While overall the average level of education for Mexico is 8.4 years for men, 7.9 years for women, in indigenous areas for men it is 5.1 years of education, 3.9 for women.
There is no way of knowing the population of Mexico when Cortés arrived, but it fell at least 90% in the next hundred years, to 1.6 million, largely due to diseases. Now it is about 110 million.
The birth rate keeps falling, until it is expected that within a few decades, it will fall below the 2.1 children per female level required for its population to maintain itself. Its elderly population is expanding, causing the same kinds of problems as the US is alrady experiencing.
So many geographic factors shape Mexico. It ranks seventh in countries in the world according to known oil resources, producing 3.2 million barrels a day in 2008, exporting 44%, for about $50 billion USD income a year. But its known reserves will be exhausted in ten years at current rates of extraction.
More than a hundred maps, graphs, charts and text boxes show concretely how Mexico divides itself geographically, even in religion. A band across Zacatecas to Michoacan includes the highest percentage of Roman Catholics, some 95% of the population in that area, while less than 75% of the population in southeast mexico, from Chiapas to Quintana Roo, calls itself Roman Catholic.
To help develop agriculture in the more desert north, President Obregon gave tax concessions, freedom of worship and exemption from military service to some 3,000 Mennonite families of German and Russian descent.
They came down from Canada in 1922 and turned much of that region into workable dairy farms, producing in particular Mennonite cheese similar to the yellow cheddar they'd produced in Canada. (Most of Mexico's cheeses are white.)
Mormons were drawn to the Chihuahua area and today they make up more than a million people throughout Mexico, up from a quarter million in 1980. Seventh Day Adventists and Jehovah's Witnesses are other fast-growing religions this book calls "Biblical, not evangelical" non-Catholics. The evangelical Protestant groups are making strongest headway in southern Mexico.
This book even examines the influences of geography with major cities, particularly Mexico City which was the Aztec capital of Tenochtitlan built on an island. Spaniards imposed European ideas of how a city should be laid out upon colonial cities, while cities like Monterrey which were not so much Spanish influenced grew along their own natural geographic patterns.
The Spanish interfered with natural development in so many ways, including importing as many as 200,000 slaves from Africa during colonial times. They were heartier and lived a little longer working in the mines.

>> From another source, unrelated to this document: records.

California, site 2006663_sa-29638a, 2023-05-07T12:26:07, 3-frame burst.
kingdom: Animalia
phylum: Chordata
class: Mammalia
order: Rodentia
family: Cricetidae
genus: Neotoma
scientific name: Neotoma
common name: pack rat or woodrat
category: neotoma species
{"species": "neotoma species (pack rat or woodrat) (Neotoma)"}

Blacks outnumbered Spaniards in Mexico until after 1810. Mexico outlawed slavery in 1829, while the US kept slavery legal until 1865. Some 4,000 escaped US slaves settled in Mexico, given land concessions to encourage development of some areas.
Every page of this thoroughly researched and documented book contains valuable information for anyone who seeks to understand Mexico, not just its political history but the even deeper geographic forces which have made it what it is today.

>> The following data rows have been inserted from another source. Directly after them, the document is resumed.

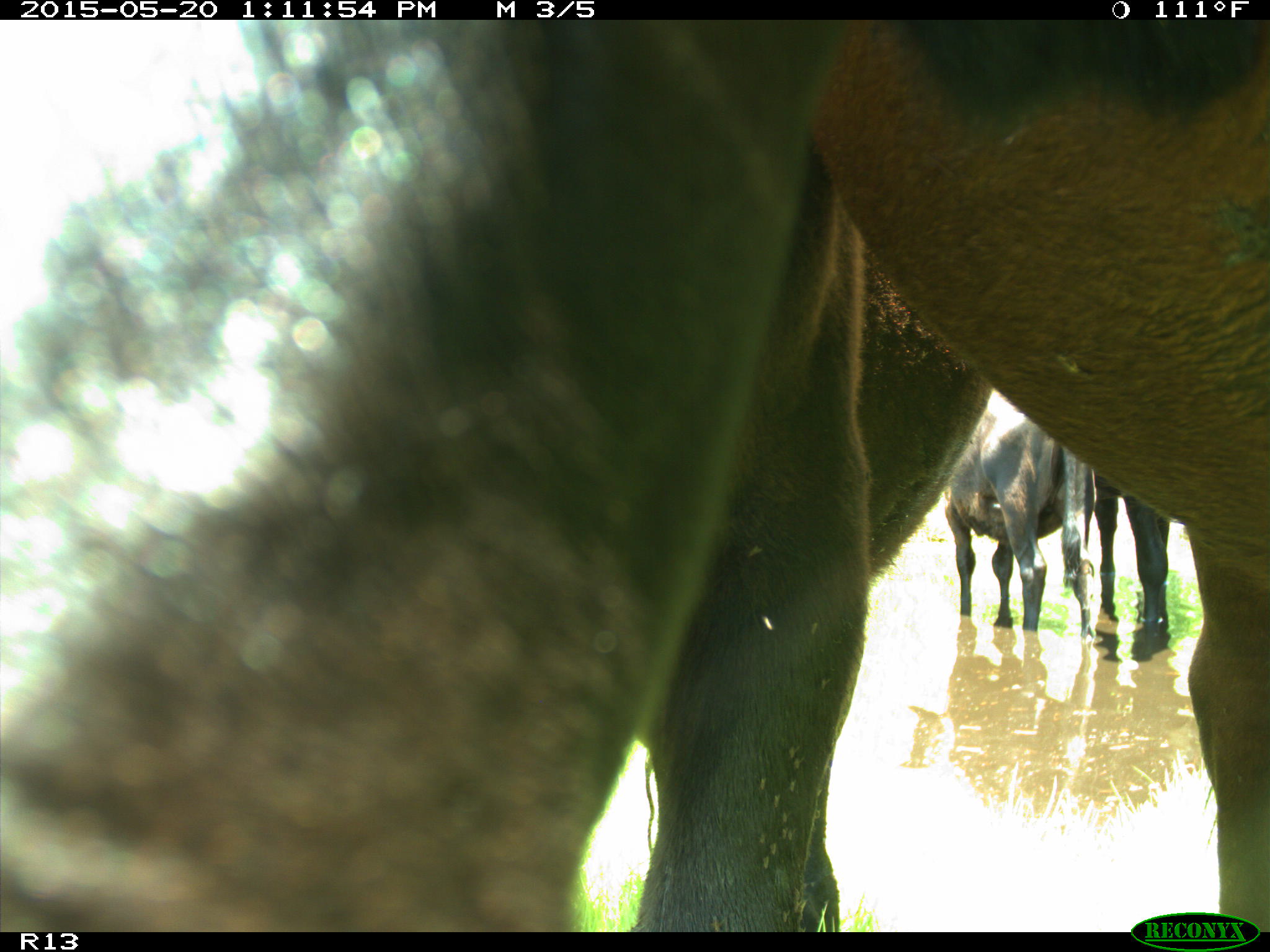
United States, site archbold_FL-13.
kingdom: Animalia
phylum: Chordata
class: Mammalia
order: Artiodactyla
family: Bovidae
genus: Bos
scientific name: Bos taurus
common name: domestic cow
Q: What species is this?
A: Bos taurus (domestic cow).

And the book is highly readable as well, bearing no resemblance to the geography textbooks that turned most of us off of the subject in school.

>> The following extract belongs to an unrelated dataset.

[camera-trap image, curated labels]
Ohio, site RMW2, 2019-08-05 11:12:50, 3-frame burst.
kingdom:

Richard Rhoda is a PhD geographer, university instructor and author who has headed international aid and environmental programs in Asia, Africa and Latin America. He has lived in Ajijic, Mexico since 1999.
Co-author Canadian Tony Burton, formerly of Ajijic, is a Fellow of the Royal Geographical Society and edited the Lloyd Mexican Economic Report for 12 years. He was chief Examiner in Geography for the International Baccalaureate Organization. He authored two previous books on Mexico and is a moderator on [...].
I recommend Geo-Mexico highly to anyone who wants to understand Mexico and move beyond the stereotypes and superficialities that have done it a grave disservice.